*What to produce*:
Copy the lines below word for word, leaving the pictures out of your answer.

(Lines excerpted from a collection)
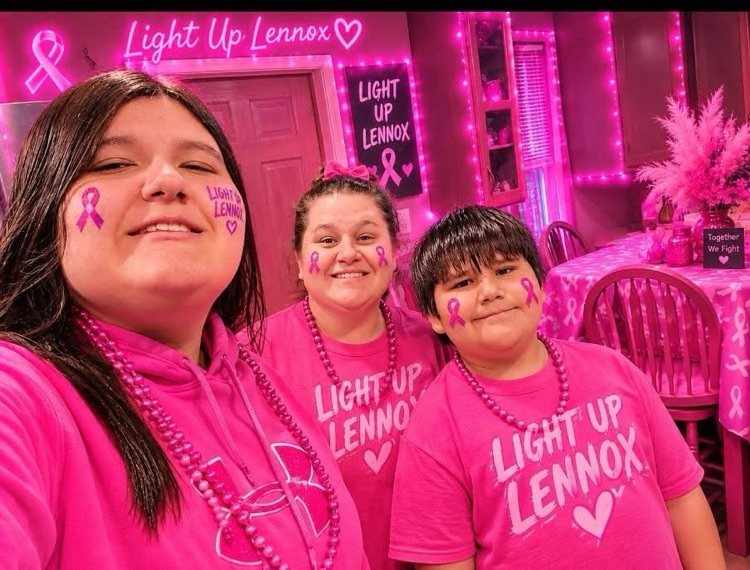 Lennox is painting the town MAGENTA! Our community is showing up BIG for T-Mobile’s Friday Night 5G Lights! Let’s keep the momentum going!  @TMobile #FN5GL #Entry #PaintTheTownMagenta #LennoxOrioles #LennoxPride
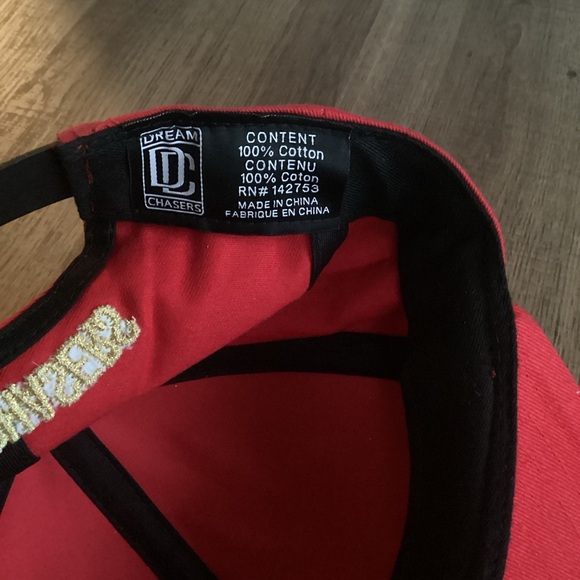 The Dream Chasers Badge SnapBack Hat - Picture 4 of 4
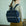 Anello Cross Bottle 3 Way Backpack in Navy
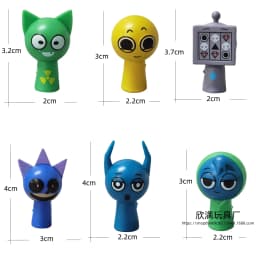 2026 Mini Sprunki Action Figure Toy Cartoon Movie Sprunki Wenda Model Doll Figurines Fans Gift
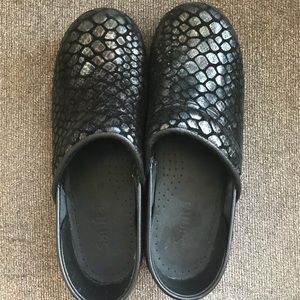 Size 38 Sanita Clogs.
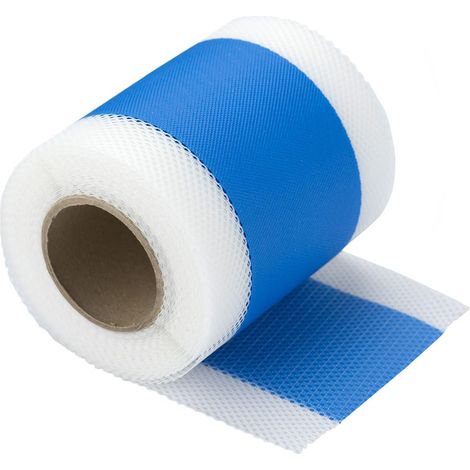 Bande d’étanchéité D11, 10 mct, bleue, bande d’étanchéité bain, bande d’étanchéité douche bande d’étanchéité carrelage (1/5)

*Problem solution*:
 Lennox is painting the town MAGENTA! Our community is showing up BIG for T-Mobile’s Friday Night 5G Lights! Let’s keep the momentum going!  @TMobile #FN5GL #Entry #PaintTheTownMagenta #LennoxOrioles #LennoxPride
 The Dream Chasers Badge SnapBack Hat - Picture 4 of 4
 Anello Cross Bottle 3 Way Backpack in Navy
 2026 Mini Sprunki Action Figure Toy Cartoon Movie Sprunki Wenda Model Doll Figurines Fans Gift
 Size 38 Sanita Clogs.
 Bande d’étanchéité D11, 10 mct, bleue, bande d’étanchéité bain, bande d’étanchéité douche bande d’étanchéité carrelage (1/5)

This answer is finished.